It’s not until you “grow up” (I will forever put that phrase in quotations) that you realize a few essential things about life. One, is that you owe your mother more than you will ever be able to repay her. Another, is that every single thing you played with, watched, or read had a profound affect on who you are as an adult.
As we share our own childhood building blocks with other people from our generation there’s bound to be some common denominators, the common threads we share that bind us all together as “millennials.” Things like Transformers, OJ Simpson and Game Boy.
But there’s also the other circumstantial items that happened to be around you that became fiercely integral to who you are, individually, as a person. Toys, movies or books that you might not even remember until someone else happens to identify it as one of their random memories, that suddenly surge out of your subconscious causing you to squeal with such delight that the entire pub turns around to stare at you. It’s like you’ve found a long lost sibling in this person; suddenly deeply connected to them as if they were right there in 1989, experiencing it with you.
Here’s just a few of my building blocks, feel free to squeal.

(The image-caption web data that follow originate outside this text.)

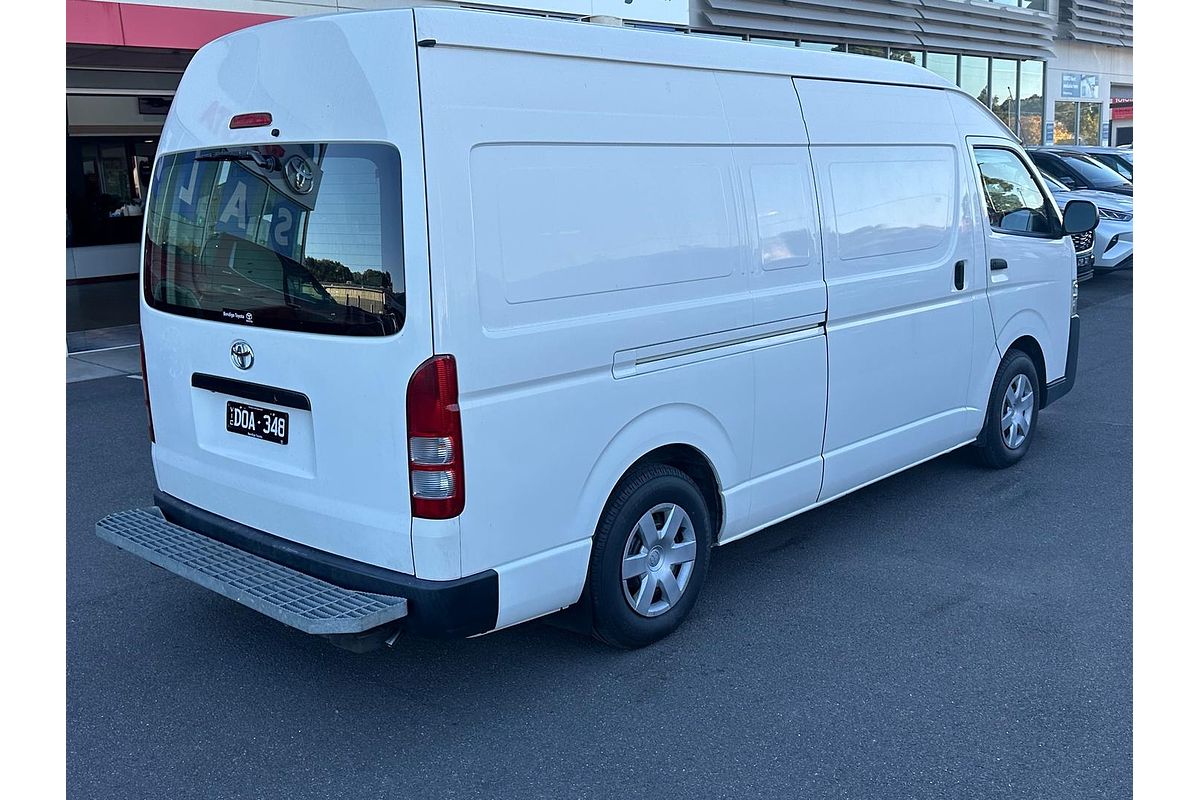 2016 Toyota Hiace KDH221R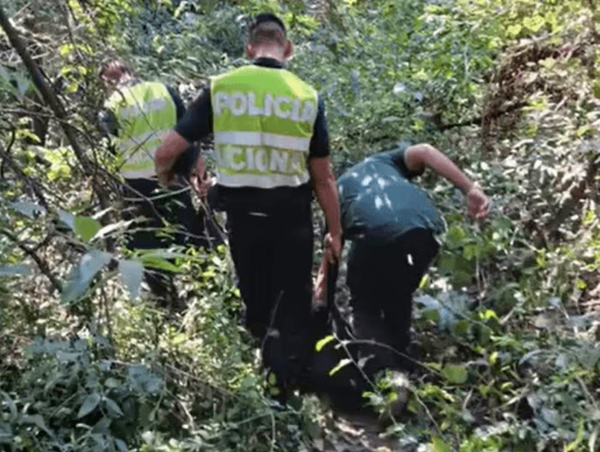 Un detenido tras hallazgo de cuerpo calcinado en Presidente Hayes - Noticiero Paraguay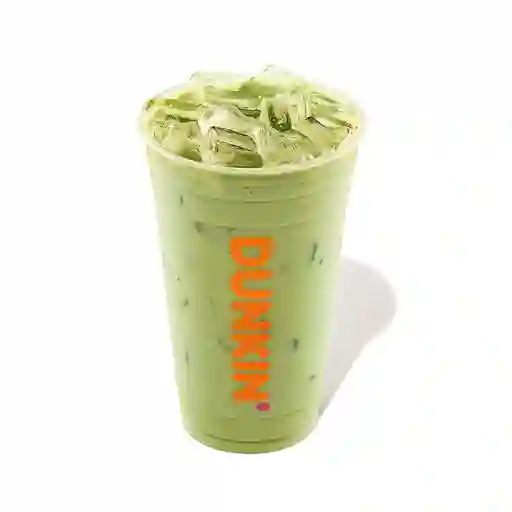 Iced Matcha Latte M.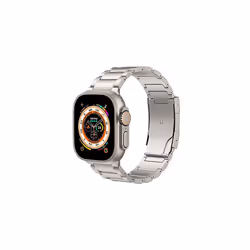 MoKo Titanium Band Compatible with Apple Watch Band 49mm 45mm 44mm 42m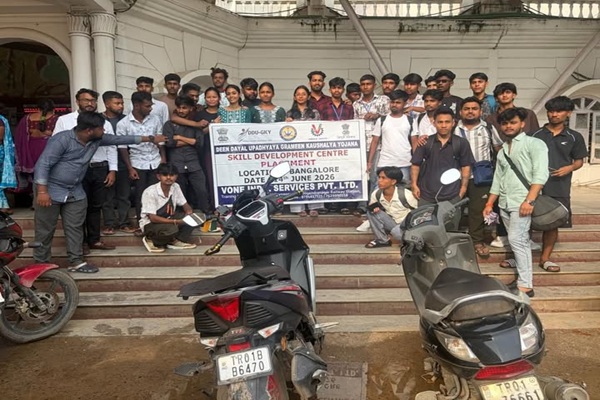 skill training transforms 35 tripura dropouts into industry professionals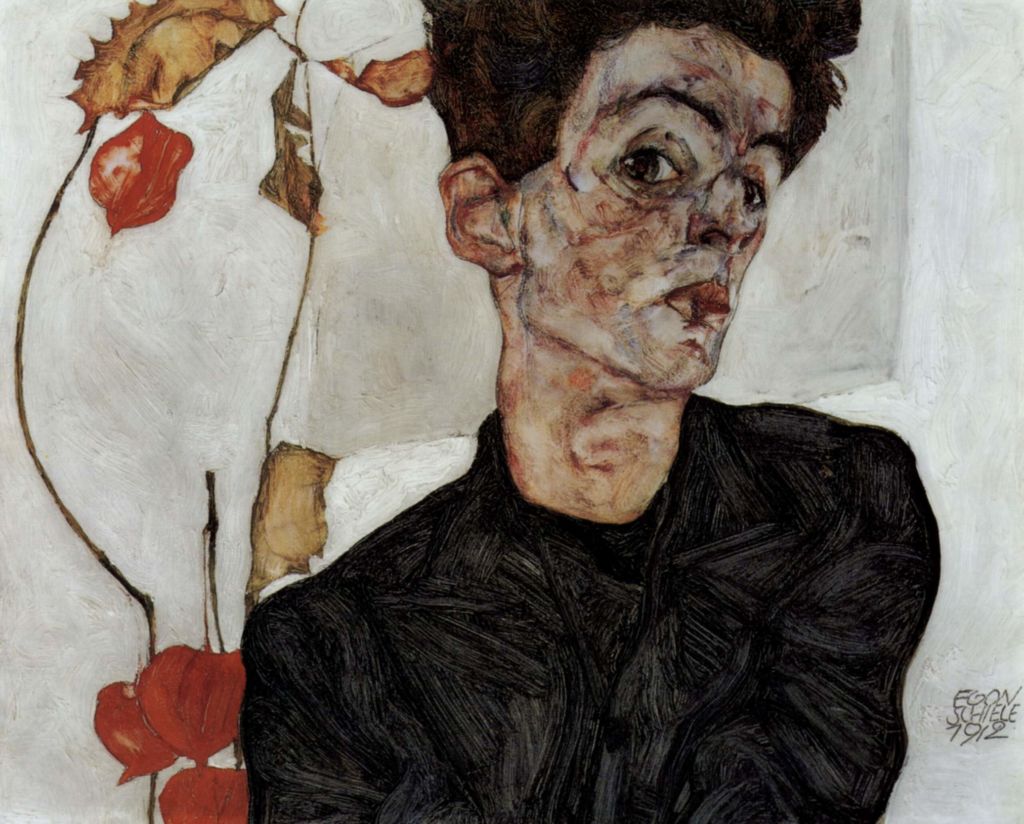 Эгон Шиле Автопортрет. 1912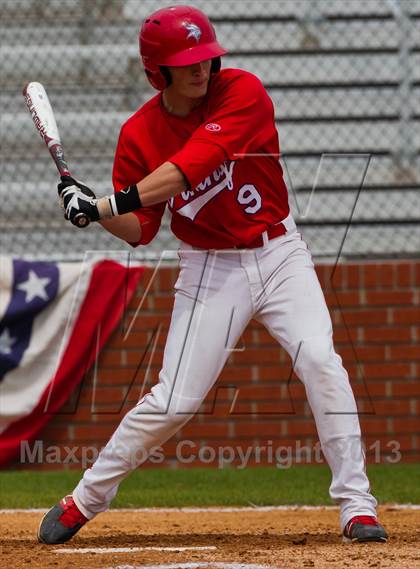 Thumbnail 2 in Pearland @ Fort Bend Dulles (Alvin Yellowjacket Tournament) photogallery.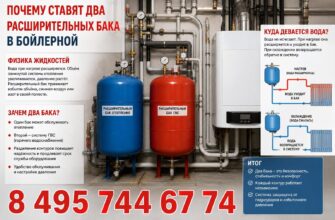 Загадка бойлерной: зачем монтажники ставят два расширительных бака в одном доме?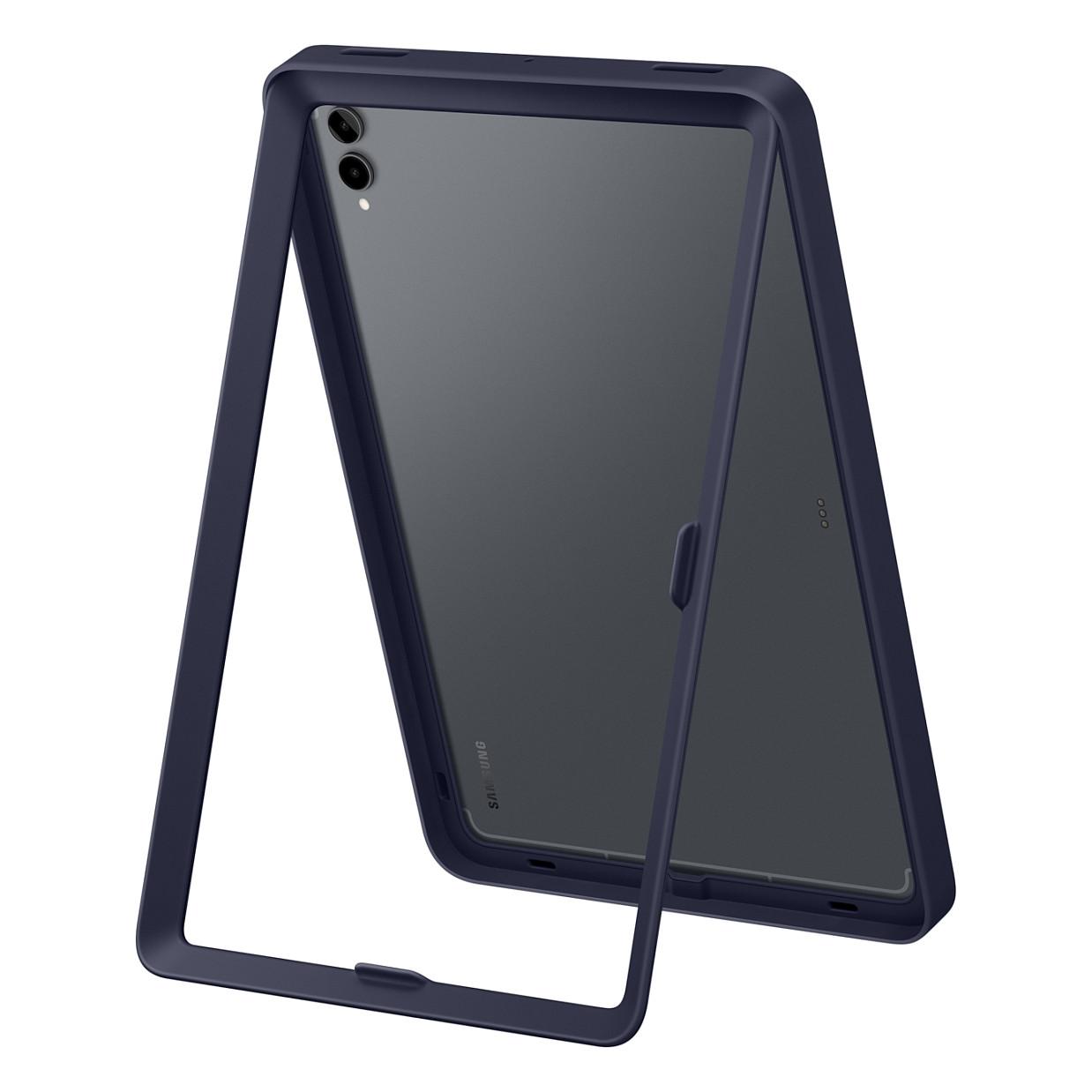 Aksesorë për Tablet Samsung EF-JX930 / Frame Cover / Galaxy Tab S11 Ultra - Blu e errët - 4
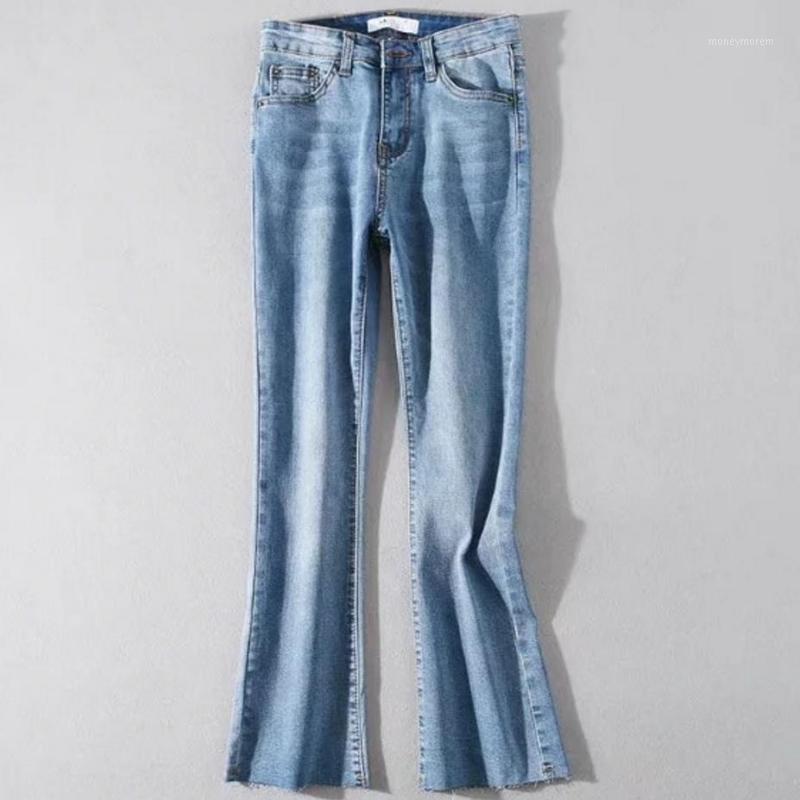 2020 Spring autumn Plus Size Fashion high Waist Ankle Length Skinny Flare Women Stretch Jeans1, Light blue
2020 Spring autumn Plus Size Fashion high Waist Ankle Length Skinny Flare Women Stretch Jeans1, Light blue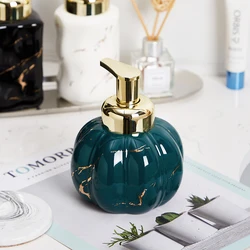 WHYOU-Liquid Soap Dispensers, Lotion Bottle, Emulsion, Latex Hand Wish Bottles, Light Luxury Bathroom Accessories Set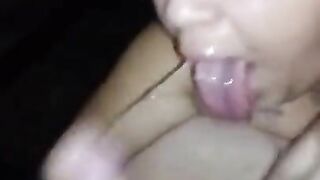 Latina babe wanted her mouth filled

The Christmas Toy (Jim Henson Muppets, 1986)
For the longest time, my memory of this movie was nothing but an ambiguous……feeling. I remembered what it felt like to watch this movie; the warmth of its colours, the voices of the characters, as if it had a texture I could run my hand over. I brought it up constantly, to anyone who would listen, but nobody knew what I was talking about, since I had no concrete descriptions of it. But God bless the Internet and IMDb. I entered in the most abstract description and sure enough, someone knew exactly what I was talking about.
This movie is beyond a Christmas classic for me. I know there’s a legion of people who are asking for it to be released on DVD and I’m no exception. I will pay with money, gratitude, my innocence – BY ANY MEANS.
Matilda (Ronald Dahl, 1988)
This book made me convinced I also had psychokinetic powers, just like Matilda. Turns out, I was just staring at things so hard my blurry vision made it look like they moved.
The Man in the Ceiling (Jules Feiffer, 1995)
This is the only childhood book of mine that actually stays on my bookshelf, in regular rotation (see below). The rest are in a big rubber bin in the closet, waiting for my random whims of nostalgia to be brought out and flipped through. This is the book that I credit for making me a lifetime lover of writing, comics and the tantalizing and often torturous beauty of a blank piece of paper.
The Racoons (CBC Television, 1985-1992)
No lie, I JUST learned that The Racoons was a Canadian show while I was looking for this clip. Not only that but it was set in the forests of Western Canada, so it’s no wonder it stuck with me. There was something cool about a show that looked like it could be taking place in your backyard. The fact that it included aardvarks probably helped, too. Buuuuut now that I think about it, I’m pretty sure aardvarks are only in Africa. Crazy Canadians!
And don’t forget Home Improvement!
(For the record, this post was inspired by the feverish, child-like excitement seeping from my peers surrounding the upcoming film Where the Wild Things Are – a book I have never seen or even heard of in my life.)